The festival win was not the only accolade Natalie has collected this year. She also captured third place in the Canadian Division of the Youth American Grand Prix ballet competition in March, and will dance in the international finals in July, among just 14 dancers from across Canada.

Natalie, like many Coast dancers, auditions for intensive training every year at summer schools. This year she was accepted by both Alberta Ballet and the Royal Winnipeg Ballet, but has opted not to take up the opportunities for 2021. Attendance at summer training is traditionally in-person, but COVID has meant that this year the instruction would be online-only.

“I decided that I was going to keep it more local this summer,” Natalie said. “I think that I’ll get more out of dancing in-person with different teachers.”

That will mean splitting her summer between training at Waldorf Ballet in Sechelt and at Élevé Training Centre in Port Coquitlam.

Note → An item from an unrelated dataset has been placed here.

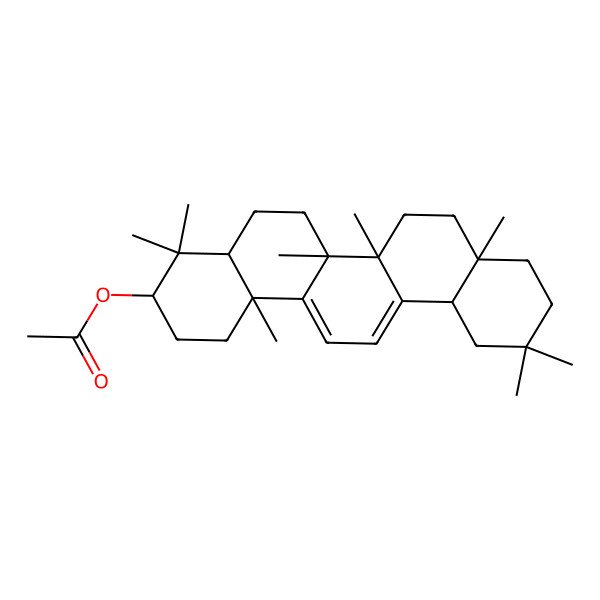 2D Structure of Acetic acid oleana-9(11),12-diene-3beta-yl ester 2D Structure of Acetic acid oleana-9(11),12-diene-3beta-yl ester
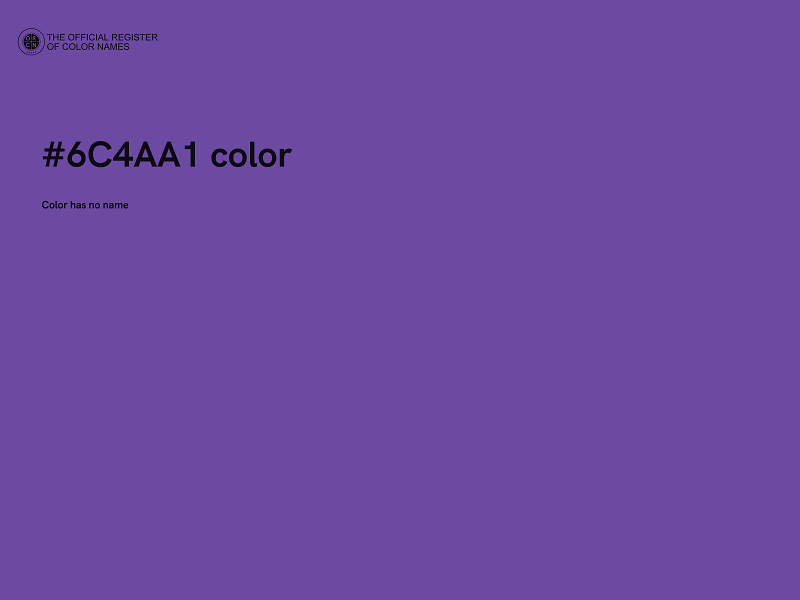 #6C4AA1 color image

Later this year, Natalie will take part in Waldorf’s Nutcracker production at Raven’s Cry Theatre (one of two separate versions of the seasonal classic to be mounted on the Coast this December).

Not surprisingly, Natalie sees ballet as her future. “I’m hoping to get as far as I can with dance and hopefully get into a dance company after high school,” she said. “But then I want to go on and become a Royal Academy of Dance examiner. So, I’d travel around and examine different schools who participate in that method of training.”

Given her talent, dedication, and winning ways, it’s not hard to see Natalie accomplishing that, and more.